С тех пор как мать вернулась, зеленый круг приходилось вызывать в воображении довольно часто, и у Веры появилось опасение, что вся ее жизнь теперь может пойти сплошными зелеными кругами: мать устроилась уборщицей в очередной стройтрест и понемногу набирала обороты: купила себе венгерские кроссовки, завилась и стала красить губы.

Вера насторожилась, как насторожился бы житель горной деревушки, заметив, что над давно погасшим вулканом вновь курится дымок.

И вправду, дней через пять, вечером мать ввалилась разгоряченная, деятельная. Распахнула пошире входную дверь: за нею, тяжело топая, поднимались по лестнице двое мужчин с ящиками на плечах.
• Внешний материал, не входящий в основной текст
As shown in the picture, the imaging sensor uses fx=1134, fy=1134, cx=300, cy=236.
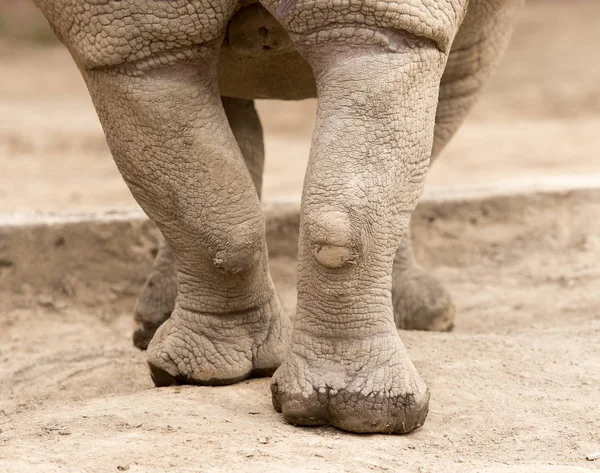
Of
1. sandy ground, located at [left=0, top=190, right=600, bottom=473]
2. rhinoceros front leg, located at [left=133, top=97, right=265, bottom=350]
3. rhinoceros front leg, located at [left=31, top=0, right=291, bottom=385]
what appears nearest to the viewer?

– Рахимчик, сюда… Рахимчик, легче давай… – командовала мать. – Колюнь, ложь эту хреновину вот здесь… Осторожней, не побей!.. Та-а-ак…

Вера вышла из своей комнаты и молча смотрела на озабоченную беготню. Колюня и Рахимчик сбегали еще по два раза вниз, внесли шесть банок импортной краски…
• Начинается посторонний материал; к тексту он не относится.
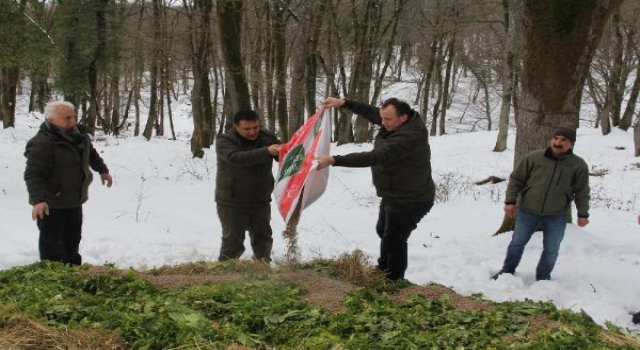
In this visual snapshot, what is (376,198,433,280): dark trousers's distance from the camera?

– Рахимчик, ну что, – все там? Дай вам бог здоровья, ребятки, подмогли. Получайть! – Мать, как разгулявшийся купец в кабаке, с размаху вмяла в Колину ладонь трешку.

– Ка-ать… – с жалостливым укором протянул Коля, – натаскались же…

– Ка-а-люня! – Мать изумленно-ласково подняла брови. – А бог где? – и похлопала ладонью по молодой его, напористой груди. – Вот где бог-то! В нас-то он и есть…

Вера хмыкнула и даже вперед подалась, чтобы не прозевать Колюнину реакцию на божественный довод. С богом – это новенькая была хохма, может, в тюряге у кого переняла. Но Коля, несмотря на молодой возраст и, вероятно, вполне атеистический взгляд на мир, смутился и как-то потускнел. Бедняга просто не знал, что из матери невозможно вышибить лишней копейки, а то бы и вопроса такого нелепого не стал поднимать.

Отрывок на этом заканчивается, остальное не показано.